BORDERTOWN
 

bordertown recensione

 
“Bordertown” evidenzia una concreta questione gravissima grazie anche all’impegno civile della Lopez che gode dell’appoggio di Amnesty International: porre l’accento su fatti delittuosi è sempre cosa giusta. Sul versante critico che ci spetta, è impossibile invece non rilevare l’occasione mancata. Dopo una prima mezz’ora assimilabile al classico filone delle denuncia, la trama si piega ai voleri della star trainante col favore del regista Gregory Nava, asservito alla superstar più che al cuore della vicenda. Una giornalista americana di origini latine fa ritorno nei luoghi natìì per investigare sulle oscure morti di Juarez. Città al confine tra il Messico e gli Stati Uniti (dove si assembla quasi tutto l’assemblabile), lavorano migliaia di donne e ragazze malpagate nelle “maquiladores”. Schiavizzate dal profitto e dal quieto vivere commerciale tra i  
 
due stati, diventano riserva pressochè infinita per killer, delinquenti e banditi che attingono alla “risorsa” impuniti. La polizia locale li favorisce con indagini superficiali e i proprietari delle fabbriche se ne disinteressano.
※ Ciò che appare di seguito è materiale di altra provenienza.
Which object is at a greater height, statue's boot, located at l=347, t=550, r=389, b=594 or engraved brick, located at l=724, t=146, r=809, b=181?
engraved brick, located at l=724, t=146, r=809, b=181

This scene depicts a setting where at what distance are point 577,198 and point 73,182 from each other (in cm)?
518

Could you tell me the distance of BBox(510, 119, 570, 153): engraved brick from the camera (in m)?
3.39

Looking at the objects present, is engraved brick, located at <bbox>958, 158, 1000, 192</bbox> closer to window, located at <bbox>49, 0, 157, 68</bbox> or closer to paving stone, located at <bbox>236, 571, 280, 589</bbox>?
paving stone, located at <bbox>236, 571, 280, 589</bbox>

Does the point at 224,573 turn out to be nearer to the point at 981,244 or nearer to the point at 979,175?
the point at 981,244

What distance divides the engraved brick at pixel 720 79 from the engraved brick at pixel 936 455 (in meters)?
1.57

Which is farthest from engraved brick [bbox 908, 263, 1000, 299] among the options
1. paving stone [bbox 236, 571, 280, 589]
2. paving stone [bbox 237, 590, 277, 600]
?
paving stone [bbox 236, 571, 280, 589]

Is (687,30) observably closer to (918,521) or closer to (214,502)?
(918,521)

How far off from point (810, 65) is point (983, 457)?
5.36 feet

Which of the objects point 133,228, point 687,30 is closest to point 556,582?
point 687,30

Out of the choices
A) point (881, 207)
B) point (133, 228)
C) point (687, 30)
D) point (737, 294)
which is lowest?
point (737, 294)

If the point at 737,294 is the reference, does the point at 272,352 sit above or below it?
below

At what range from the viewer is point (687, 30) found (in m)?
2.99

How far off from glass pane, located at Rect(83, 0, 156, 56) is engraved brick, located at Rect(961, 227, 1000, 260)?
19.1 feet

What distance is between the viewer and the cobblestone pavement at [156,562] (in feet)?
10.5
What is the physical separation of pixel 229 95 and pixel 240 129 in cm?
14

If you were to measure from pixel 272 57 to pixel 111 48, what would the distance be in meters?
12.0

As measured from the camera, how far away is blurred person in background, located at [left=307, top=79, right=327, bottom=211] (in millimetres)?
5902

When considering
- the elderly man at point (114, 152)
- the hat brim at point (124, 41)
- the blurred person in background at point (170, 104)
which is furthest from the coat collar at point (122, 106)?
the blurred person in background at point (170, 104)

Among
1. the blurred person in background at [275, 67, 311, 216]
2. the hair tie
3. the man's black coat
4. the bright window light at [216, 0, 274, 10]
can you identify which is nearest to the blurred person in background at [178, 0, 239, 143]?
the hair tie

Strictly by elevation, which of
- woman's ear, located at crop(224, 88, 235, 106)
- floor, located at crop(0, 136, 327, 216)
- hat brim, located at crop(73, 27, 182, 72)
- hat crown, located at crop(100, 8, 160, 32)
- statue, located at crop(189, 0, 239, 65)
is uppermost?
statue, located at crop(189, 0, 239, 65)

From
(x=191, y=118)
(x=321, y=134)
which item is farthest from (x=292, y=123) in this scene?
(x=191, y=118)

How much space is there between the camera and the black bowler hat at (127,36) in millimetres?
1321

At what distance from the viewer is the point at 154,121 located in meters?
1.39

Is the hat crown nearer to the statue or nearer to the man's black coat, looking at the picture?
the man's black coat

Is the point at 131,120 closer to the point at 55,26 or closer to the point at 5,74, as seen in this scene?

Tutti volti all’insabbiamento, al silenzio e alla mancata protezione delle lavoratrici. La donna ritroverà l’ex amore (uno scolorito Antonio Banderas), incontrerà una ragazza sfuggita a più mani assas-  
sine, si scontrerà con ricchi filantropi collusi, poliziotti e politici corrotti, amministratori delegati senza morale. Il tutto vestendo l’abito firmato della paladina. Nel finale sciorina una inutile e retorica filippica pro-verità, quando il direttore (Martin Sheen) decide di non pubblicare il pezzo rovente. Deve valere come esempio negativo di ciò che non si deve mai fare: trasfigurare un dramma tangibile in una finta soap opera. Riprovevole.